The rand has slipped nearly 12 percent since March 27 when President Jacob Zuma recalled then finance minister Pravin Gordhan from an international roadshow, before firing him later that week.

Last week S&P Global and Fitch cut the country's sovereign credit rating to subinvestment on the back of Gordhan's axing, both saying his departure raised the risk of a fiscal policy shift.

"Rising uncertainty about the future of economic policy could prompt capital outflows in anticipation of such downgrades," the Reserve Bank said in its annual Monetary Policy Review.

The bank said the biggest risk to its policy aim of keeping consumer prices below 6 percent was the weakening exchange rate.

"Domestically the situation has been challenging... it has been making policy-making very difficult," he told a news conference after the Reserve Bank released the review.

In March, the bank kept its benchmark repo rate unchanged at 7 percent, citing re-emerging risks to the exchange rate.
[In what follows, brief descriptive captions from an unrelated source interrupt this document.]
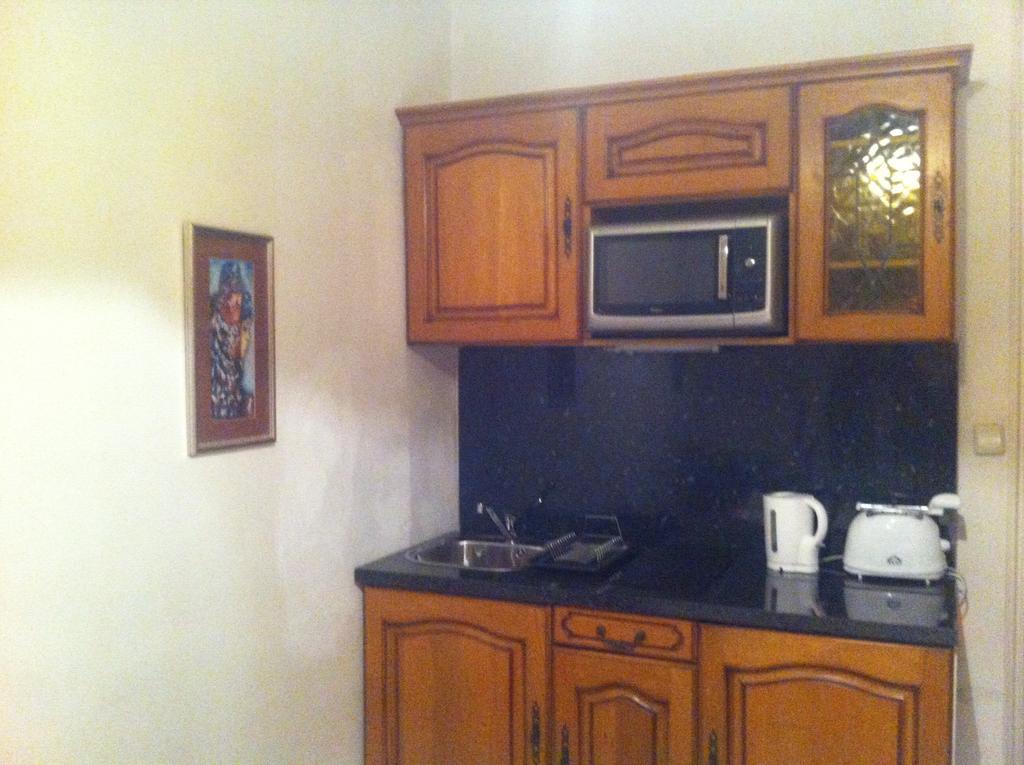 Nice Center Studio Guesthouse Room photo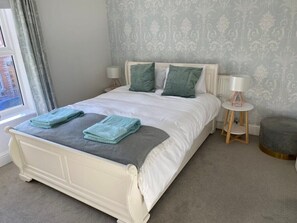 King Bed, Linens provided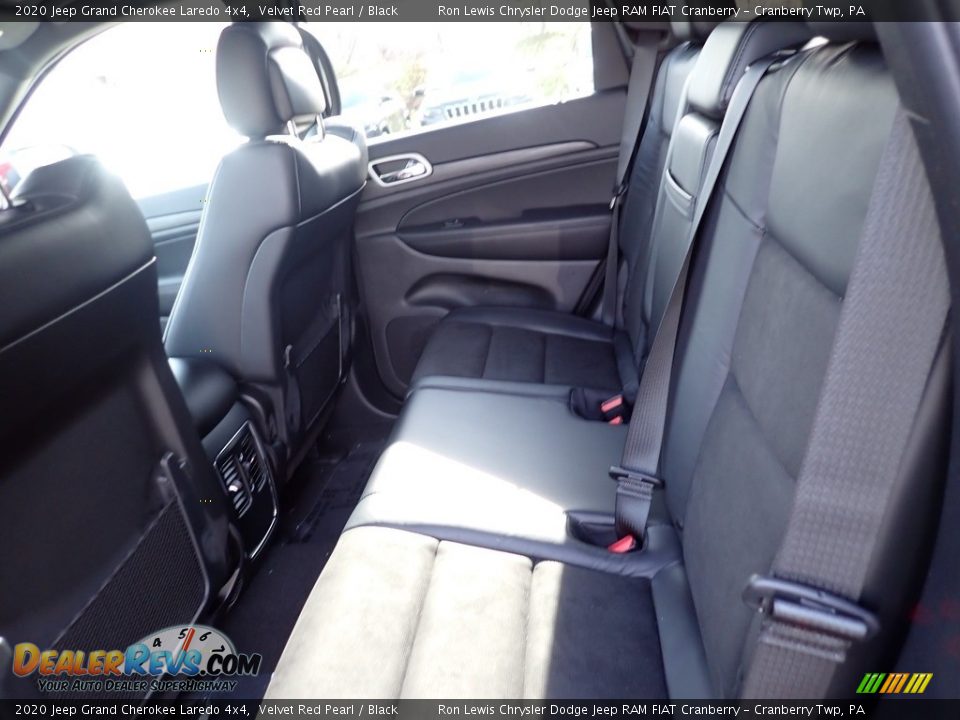 2020 Jeep Grand Cherokee Laredo 4x4 Velvet Red Pearl / Black Photo #12
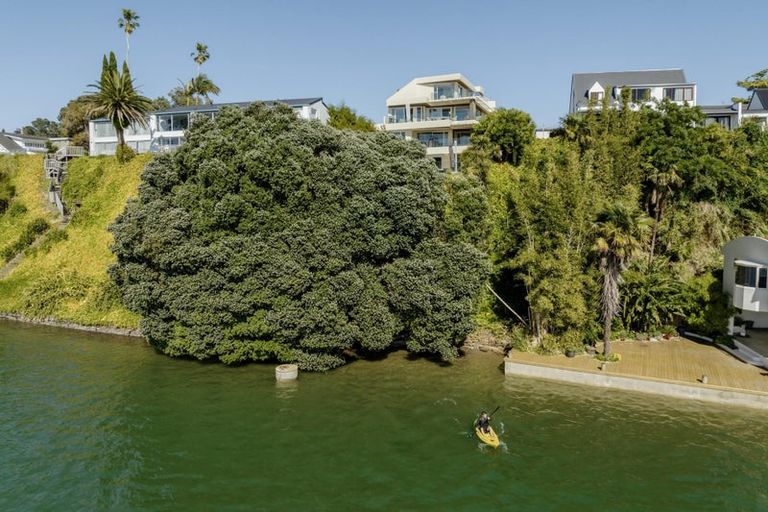 Photo of property in 2/14 First Avenue, Avenues, Whangarei, 0110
It added then that it had reached the end of its tightening cycle which has seen it lift rates by a cumulative 200 basis points since 2014.

"The risk is that the rand could follow a more depreciated path than expected, which would, other things being equal, raise inflation," the bank said in the statement.

Prior to that meeting, forward rate agreements were pricing in at least one rate cut by 25 basis points in 2017, but on Monday the forward markets were pricing zero percent probability of a cut this year.

In response to questions from Reuters on Monday, the bank said it would stick to setting benchmark lending rates rather than intervene in the exchange markets.

"We would consider becoming involved if the orderly functioning of the foreign exchange markets is under threat, guided by financial stability considerations," deputy governor of the Reserve Bank Daniel Mminele said in e-mailed responses to questions.